Recentrage sur les entreprises dépassant 1 000 salariés et 450 M€ de chiffre d’affaires net ; sortie du périmètre obligatoire pour les PME cotées.

ESRS
Avant

Référentiel détaillé, vécu comme lourd à documenter et à industrialiser.

Après Omnibus (UE) 2026/470

Révision annoncée : retrait des points jugés secondaires, priorité accrue au mesurable, clarification obligatoire/volontaire, matérialité mieux cadrée.

Chaîne de valeur
Avant

Proportionnalité évoquée, sans digue opposable ; multiplication des questionnaires fournisseurs sur le terrain.

Après Omnibus (UE) 2026/470

Encadrement visant à limiter l’effet de cascade, avec un plafond destiné à éviter les demandes disproportionnées adressées aux plus petites entreprises.

Assurance / contrôle
Avant

Trajectoire de renforcement attendue, avec pression de conformité croissante.

Après Omnibus (UE) 2026/470

Approche plus prudente : ajustements de calendrier et logique de maîtrise des coûts de vérification.

CS3D : entreprises concernées
Avant

Périmètre plus large de grands groupes visés par le devoir de vigilance.

Après Omnibus (UE) 2026/470

Recentrage sur un cercle restreint de très grands groupes, avec des seuils fortement relevés.

CS3D : calendrier
Avant

Entrée en application plus proche, avec une montée en charge plus rapide.
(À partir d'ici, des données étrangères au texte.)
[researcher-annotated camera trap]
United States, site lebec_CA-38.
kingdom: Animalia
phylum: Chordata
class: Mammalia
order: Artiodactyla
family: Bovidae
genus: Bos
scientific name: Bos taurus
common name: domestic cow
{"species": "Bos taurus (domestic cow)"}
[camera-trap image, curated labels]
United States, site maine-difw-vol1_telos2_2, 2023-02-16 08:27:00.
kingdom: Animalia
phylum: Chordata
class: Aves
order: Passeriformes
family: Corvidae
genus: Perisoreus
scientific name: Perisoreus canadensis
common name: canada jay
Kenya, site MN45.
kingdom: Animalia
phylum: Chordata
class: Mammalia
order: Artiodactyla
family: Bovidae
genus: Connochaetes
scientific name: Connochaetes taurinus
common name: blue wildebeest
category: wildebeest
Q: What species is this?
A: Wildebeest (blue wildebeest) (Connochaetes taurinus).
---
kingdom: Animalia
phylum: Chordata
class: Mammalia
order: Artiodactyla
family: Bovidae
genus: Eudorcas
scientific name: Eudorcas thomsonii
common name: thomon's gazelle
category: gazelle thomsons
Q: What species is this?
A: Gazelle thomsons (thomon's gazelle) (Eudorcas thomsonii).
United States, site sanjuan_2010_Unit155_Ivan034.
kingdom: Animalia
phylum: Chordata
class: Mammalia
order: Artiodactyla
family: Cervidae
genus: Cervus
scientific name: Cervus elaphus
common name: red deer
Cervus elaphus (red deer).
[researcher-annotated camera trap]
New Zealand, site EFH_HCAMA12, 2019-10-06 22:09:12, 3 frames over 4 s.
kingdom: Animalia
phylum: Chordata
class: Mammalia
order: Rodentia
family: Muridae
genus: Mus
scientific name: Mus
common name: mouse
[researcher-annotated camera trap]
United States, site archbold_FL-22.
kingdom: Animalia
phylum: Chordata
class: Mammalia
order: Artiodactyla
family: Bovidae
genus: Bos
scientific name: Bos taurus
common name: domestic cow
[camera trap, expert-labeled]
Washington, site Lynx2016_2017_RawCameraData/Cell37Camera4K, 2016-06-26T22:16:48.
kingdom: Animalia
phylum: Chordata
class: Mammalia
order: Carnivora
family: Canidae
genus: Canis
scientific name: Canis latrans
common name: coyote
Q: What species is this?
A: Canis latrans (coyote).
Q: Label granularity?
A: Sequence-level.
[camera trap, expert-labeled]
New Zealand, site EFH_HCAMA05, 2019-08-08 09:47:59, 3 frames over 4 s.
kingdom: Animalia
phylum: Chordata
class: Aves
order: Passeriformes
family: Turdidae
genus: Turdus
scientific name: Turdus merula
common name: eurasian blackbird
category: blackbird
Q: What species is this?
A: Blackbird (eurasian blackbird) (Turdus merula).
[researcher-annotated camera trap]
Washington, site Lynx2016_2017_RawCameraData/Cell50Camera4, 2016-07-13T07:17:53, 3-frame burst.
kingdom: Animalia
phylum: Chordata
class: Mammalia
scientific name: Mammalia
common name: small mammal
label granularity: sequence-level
Après Omnibus (UE) 2026/470

Application repoussée à 2029, selon le nouveau calendrier fixé par l’Omnibus.

Philosophie générale
Avant

Extension du périmètre et densité normative, avec un risque d’externalisation de la charge sur la chaîne.

Après Omnibus (UE) 2026/470

Allègement et ciblage : moins d’entreprises obligées, collecte mieux cadrée, cadence ralentie.